Imports outpaced exports by A$2.09 billion ($2.2 billion), compared with a revised A$1.42 billion deficit in September, the Bureau of Statistics said in a report in Sydney today. The median estimate in a Bloomberg News survey of 24 economists was for a deficit of A$2.2 billion.
Central bank Governor Glenn Stevens has reduced interest rates four times this year to 3 percent as prices of the nation’s biggest commodity exports ease. Policy makers are trying to revive demand outside of a resource boom that may crest in the first half of next year at a lower level than previously expected.
“The price declines in iron ore and coal earlier in the year have weighed heavily on Australia’s exports,” Stephen Walters, JPMorgan Chase & Co.’s chief economist in Australia who predicted a A$1.6 billion shortfall, said in research report before the release. “The resources boom still requires large amounts of machinery and equipment for building and construction, which are mostly sourced from offshore and will keep Australia’s demand for imports elevated.”
Exports were little changed at A$24.4 billion, as a 6 percent drop in coal was partly offset by a 3 percent rise in metal ores and minerals, today’s report showed.

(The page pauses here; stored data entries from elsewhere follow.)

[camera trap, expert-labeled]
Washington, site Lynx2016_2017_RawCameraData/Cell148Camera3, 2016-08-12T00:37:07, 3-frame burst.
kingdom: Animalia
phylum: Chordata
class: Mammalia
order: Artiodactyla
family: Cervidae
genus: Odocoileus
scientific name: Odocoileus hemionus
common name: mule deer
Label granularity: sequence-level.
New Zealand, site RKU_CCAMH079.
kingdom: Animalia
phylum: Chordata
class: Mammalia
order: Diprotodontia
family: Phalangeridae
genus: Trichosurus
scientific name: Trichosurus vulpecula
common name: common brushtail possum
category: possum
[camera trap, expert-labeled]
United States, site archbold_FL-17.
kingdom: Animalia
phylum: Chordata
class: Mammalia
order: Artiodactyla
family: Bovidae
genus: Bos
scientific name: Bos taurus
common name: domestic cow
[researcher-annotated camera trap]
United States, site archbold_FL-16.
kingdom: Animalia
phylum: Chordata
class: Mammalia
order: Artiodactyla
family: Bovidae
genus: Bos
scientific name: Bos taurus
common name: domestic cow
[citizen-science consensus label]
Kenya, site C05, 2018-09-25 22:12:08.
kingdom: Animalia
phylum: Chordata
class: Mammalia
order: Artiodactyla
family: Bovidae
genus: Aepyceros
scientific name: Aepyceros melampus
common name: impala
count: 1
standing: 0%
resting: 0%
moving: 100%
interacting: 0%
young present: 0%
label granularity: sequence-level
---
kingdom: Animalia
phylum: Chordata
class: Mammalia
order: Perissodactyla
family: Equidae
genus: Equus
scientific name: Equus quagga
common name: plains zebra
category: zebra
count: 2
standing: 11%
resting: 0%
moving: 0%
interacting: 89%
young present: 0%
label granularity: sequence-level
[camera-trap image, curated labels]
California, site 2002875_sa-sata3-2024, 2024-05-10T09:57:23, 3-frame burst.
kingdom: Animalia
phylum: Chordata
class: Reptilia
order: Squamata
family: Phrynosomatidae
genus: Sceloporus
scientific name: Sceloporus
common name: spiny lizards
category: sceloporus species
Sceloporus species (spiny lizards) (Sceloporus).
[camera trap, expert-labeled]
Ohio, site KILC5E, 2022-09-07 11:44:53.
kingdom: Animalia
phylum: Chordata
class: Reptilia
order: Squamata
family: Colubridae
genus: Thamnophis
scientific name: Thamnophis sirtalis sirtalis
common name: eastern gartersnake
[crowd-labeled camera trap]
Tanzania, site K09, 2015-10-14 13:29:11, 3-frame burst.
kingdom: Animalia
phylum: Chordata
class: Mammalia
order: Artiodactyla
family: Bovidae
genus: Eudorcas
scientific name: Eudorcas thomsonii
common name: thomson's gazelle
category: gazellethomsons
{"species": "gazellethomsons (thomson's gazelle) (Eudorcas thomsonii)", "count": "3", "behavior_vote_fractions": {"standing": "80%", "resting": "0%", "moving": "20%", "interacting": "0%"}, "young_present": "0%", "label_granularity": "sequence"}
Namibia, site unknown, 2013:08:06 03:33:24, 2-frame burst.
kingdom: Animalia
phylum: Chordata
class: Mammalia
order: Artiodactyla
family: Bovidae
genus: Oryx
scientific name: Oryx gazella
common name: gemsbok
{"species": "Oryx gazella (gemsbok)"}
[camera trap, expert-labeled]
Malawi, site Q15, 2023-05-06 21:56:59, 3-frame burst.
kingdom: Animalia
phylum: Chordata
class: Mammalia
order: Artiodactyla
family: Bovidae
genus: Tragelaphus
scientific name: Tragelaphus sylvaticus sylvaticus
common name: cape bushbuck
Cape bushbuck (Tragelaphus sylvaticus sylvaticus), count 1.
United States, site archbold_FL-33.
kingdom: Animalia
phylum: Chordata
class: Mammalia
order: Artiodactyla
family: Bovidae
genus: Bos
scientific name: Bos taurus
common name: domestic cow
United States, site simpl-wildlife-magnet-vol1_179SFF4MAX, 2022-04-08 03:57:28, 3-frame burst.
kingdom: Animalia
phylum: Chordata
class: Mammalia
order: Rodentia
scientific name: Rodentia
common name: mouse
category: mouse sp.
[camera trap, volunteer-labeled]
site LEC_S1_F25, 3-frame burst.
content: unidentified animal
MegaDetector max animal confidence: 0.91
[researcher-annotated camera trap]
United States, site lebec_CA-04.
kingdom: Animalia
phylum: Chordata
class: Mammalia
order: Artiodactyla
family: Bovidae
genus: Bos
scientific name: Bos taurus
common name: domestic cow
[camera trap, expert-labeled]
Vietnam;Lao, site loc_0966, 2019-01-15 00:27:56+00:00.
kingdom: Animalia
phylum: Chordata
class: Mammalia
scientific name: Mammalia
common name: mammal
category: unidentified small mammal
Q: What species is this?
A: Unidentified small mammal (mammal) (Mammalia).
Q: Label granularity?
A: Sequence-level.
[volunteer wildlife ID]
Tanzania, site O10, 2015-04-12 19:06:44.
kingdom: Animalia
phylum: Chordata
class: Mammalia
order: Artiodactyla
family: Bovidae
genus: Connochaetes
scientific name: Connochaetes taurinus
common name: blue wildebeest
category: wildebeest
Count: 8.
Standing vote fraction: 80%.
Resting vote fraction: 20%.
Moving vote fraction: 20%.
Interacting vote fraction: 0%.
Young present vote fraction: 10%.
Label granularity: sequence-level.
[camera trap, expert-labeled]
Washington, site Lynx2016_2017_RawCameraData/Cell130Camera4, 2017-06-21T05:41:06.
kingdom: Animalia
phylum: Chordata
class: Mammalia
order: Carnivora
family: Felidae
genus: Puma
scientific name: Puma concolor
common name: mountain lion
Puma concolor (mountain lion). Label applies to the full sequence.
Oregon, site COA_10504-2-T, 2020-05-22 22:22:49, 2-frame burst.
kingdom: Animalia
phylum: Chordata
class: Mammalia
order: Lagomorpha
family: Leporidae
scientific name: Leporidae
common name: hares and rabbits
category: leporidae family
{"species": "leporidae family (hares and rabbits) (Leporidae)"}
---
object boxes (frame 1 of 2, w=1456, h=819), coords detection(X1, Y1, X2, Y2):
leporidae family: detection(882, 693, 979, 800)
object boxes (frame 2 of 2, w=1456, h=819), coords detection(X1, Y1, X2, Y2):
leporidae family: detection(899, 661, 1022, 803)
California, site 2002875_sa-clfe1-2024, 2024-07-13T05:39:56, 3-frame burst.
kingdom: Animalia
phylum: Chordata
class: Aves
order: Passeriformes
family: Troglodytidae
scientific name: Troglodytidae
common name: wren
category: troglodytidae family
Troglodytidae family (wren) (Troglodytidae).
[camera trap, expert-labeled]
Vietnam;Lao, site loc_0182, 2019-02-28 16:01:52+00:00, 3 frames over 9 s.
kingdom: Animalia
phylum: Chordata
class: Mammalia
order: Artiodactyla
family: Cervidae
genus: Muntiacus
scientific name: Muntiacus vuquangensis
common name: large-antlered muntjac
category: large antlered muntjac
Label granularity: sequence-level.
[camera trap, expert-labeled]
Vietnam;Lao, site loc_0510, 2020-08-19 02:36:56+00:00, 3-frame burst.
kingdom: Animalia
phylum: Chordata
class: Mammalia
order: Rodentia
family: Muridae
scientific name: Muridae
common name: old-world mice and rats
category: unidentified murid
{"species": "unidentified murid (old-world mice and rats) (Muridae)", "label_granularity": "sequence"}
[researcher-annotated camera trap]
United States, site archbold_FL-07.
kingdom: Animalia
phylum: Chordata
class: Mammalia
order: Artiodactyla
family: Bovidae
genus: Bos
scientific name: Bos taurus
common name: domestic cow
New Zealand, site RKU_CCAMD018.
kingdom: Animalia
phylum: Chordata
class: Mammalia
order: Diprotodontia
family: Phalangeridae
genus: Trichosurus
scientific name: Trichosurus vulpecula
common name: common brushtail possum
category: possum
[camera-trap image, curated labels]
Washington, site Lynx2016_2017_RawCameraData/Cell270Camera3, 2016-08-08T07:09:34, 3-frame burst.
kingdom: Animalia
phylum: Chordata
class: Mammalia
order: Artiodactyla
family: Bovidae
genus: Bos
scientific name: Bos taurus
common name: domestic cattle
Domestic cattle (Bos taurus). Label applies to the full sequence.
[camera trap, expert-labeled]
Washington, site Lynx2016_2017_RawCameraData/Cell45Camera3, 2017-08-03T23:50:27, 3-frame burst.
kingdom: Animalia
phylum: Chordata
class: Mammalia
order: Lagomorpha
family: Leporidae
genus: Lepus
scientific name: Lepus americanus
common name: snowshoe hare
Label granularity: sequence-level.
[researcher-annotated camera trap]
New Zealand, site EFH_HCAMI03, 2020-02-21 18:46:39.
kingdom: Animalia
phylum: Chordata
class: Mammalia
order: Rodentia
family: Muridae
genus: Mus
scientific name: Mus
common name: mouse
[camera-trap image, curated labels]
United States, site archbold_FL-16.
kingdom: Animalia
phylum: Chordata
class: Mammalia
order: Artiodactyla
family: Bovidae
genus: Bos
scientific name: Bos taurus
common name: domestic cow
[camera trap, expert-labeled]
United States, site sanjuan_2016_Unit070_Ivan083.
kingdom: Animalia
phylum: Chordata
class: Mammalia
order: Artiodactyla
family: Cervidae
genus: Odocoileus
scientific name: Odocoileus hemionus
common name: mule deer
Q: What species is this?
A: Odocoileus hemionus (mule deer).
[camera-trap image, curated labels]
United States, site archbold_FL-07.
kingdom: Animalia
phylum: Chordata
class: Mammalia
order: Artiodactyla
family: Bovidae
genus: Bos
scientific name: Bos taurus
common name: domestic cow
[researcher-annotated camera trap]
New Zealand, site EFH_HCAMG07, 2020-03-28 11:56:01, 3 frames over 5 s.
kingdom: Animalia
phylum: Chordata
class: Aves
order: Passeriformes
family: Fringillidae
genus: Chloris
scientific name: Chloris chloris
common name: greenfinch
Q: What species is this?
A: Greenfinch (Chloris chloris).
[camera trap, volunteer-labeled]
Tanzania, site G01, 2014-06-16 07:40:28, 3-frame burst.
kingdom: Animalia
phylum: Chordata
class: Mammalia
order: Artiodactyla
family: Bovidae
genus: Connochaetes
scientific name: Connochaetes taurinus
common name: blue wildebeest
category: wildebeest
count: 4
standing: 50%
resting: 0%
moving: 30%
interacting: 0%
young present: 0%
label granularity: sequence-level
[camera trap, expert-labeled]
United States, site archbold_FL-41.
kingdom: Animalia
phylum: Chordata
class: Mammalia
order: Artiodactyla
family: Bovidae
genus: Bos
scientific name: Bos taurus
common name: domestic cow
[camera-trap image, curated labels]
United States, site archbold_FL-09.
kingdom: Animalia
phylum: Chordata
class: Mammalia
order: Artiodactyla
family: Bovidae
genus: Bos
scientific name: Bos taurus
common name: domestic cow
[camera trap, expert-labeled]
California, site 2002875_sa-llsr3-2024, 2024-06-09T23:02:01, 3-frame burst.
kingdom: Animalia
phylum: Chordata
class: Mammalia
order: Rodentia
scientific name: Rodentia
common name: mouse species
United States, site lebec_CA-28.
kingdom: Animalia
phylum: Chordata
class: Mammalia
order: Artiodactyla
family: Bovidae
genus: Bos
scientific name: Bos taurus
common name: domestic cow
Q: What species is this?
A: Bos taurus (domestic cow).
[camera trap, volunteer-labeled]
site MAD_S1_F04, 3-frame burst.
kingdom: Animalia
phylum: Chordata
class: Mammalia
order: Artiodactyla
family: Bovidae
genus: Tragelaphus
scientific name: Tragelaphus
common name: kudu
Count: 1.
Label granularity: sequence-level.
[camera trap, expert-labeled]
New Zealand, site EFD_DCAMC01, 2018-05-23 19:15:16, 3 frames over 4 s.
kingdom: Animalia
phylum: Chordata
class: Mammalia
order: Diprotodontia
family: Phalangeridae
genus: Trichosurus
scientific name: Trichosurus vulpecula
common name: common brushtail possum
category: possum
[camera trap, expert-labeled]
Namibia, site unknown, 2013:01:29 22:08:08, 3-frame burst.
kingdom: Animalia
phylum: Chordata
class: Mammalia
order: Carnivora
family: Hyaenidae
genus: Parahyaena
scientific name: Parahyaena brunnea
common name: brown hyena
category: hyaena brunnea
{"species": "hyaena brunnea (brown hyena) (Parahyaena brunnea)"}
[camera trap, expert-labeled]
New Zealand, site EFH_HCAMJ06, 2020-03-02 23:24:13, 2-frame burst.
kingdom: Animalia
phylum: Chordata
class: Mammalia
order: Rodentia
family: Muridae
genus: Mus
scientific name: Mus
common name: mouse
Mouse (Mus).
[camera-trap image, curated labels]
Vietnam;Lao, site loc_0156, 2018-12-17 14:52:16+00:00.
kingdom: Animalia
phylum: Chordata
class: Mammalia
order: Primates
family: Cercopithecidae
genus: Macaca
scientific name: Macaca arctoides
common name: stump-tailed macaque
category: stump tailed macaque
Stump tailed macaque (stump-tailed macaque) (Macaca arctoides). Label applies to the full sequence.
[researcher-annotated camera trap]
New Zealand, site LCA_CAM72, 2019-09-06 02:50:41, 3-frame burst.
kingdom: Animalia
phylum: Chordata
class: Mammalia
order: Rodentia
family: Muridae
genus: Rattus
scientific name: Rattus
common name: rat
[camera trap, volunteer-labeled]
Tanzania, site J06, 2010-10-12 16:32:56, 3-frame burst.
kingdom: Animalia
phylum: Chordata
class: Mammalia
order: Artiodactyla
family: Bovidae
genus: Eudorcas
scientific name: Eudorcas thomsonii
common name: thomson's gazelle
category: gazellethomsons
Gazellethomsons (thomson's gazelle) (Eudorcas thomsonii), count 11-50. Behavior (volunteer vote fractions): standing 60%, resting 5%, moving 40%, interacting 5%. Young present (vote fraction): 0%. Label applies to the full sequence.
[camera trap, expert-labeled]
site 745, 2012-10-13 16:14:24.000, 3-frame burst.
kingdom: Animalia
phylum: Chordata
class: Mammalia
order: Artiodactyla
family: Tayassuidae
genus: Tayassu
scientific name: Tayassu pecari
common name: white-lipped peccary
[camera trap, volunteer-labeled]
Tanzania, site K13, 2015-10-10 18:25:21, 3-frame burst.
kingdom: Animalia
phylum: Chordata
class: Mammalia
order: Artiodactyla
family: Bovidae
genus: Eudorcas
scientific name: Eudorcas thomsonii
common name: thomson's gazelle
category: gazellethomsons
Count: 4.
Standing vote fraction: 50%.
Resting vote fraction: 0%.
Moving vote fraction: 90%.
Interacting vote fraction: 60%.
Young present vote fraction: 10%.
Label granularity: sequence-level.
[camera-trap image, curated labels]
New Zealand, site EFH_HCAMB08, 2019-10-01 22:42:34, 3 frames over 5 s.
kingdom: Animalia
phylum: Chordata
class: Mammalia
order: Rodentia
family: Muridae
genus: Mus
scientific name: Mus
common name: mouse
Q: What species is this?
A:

Imports advanced 3 percent to A$26.5 billion on a 13 percent increase in capital goods purchases, the report showed. Fuels and lubricants imports rose 5 percent.
“Key commodity prices for Australia remain significantly lower than earlier in the year, though trends have been more mixed over the past few months,” Stevens said in a statement after cutting rates to 3 percent this week. “The terms of trade have declined by about 15 percent since the peak, to a level that is still historically high.”
The Australian dollar was little changed at $1.0482 at 11:43 a.m. in Sydney, compared with $1.0481 before the data were released.
Australia’s economy has been driven by a resource bonanza for iron ore, coal and natural gas that is bringing record investment in projects. The nation’s unemployment rate, at 5.2 percent in November, is lower than 7.9 percent in the U.S. and 11.7 percent in the euro area.